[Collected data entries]
════

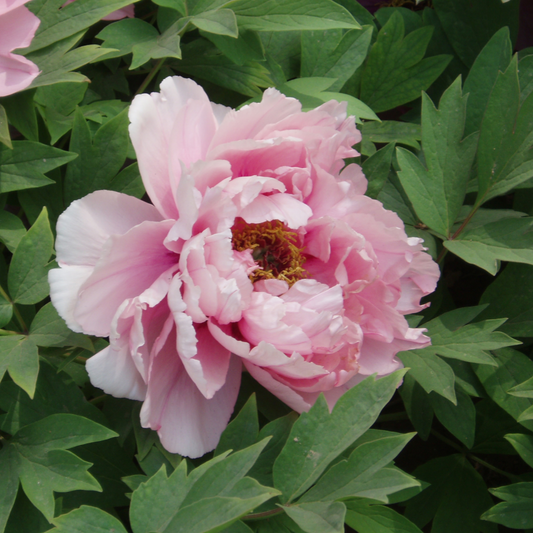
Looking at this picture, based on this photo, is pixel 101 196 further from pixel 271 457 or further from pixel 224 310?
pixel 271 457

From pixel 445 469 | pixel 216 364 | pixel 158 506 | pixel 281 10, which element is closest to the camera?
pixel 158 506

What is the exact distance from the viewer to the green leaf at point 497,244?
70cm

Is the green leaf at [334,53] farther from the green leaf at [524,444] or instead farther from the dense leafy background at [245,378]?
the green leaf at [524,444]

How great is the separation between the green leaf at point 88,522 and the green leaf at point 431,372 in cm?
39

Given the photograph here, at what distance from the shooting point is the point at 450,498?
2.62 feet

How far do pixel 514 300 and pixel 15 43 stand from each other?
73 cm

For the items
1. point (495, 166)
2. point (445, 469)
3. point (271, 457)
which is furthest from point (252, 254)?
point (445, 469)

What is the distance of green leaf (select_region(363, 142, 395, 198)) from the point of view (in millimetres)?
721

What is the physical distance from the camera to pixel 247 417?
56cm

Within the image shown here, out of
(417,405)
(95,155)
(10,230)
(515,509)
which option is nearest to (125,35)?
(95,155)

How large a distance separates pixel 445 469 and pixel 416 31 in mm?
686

════

THE EXERCISE.
Take the line that contains "From pixel 445" and each line after it down to the last of the records, and retype them exactly; add nothing else.

WORKED ANSWER.
From pixel 445 469 | pixel 216 364 | pixel 158 506 | pixel 281 10, which element is closest to the camera?
pixel 158 506

What is the exact distance from the viewer to the green leaf at point 497,244?
70cm

Is the green leaf at [334,53] farther from the green leaf at [524,444] or instead farther from the dense leafy background at [245,378]?
the green leaf at [524,444]

How great is the separation between the green leaf at point 88,522 and the green leaf at point 431,372 in cm?
39

Given the photograph here, at what distance from the shooting point is the point at 450,498?
2.62 feet

How far do pixel 514 300 and pixel 15 43 stand from each other?
73 cm

For the items
1. point (495, 166)
2. point (445, 469)
3. point (271, 457)
which is furthest from point (252, 254)?
point (445, 469)

What is the distance of green leaf (select_region(363, 142, 395, 198)) from the point of view (in millimetres)?
721

What is the physical distance from the camera to pixel 247 417?
56cm

Within the image shown here, out of
(417,405)
(95,155)
(10,230)
(515,509)
which option is nearest to (125,35)?
(95,155)

How large a distance separates pixel 445 469 and pixel 416 31 in mm?
686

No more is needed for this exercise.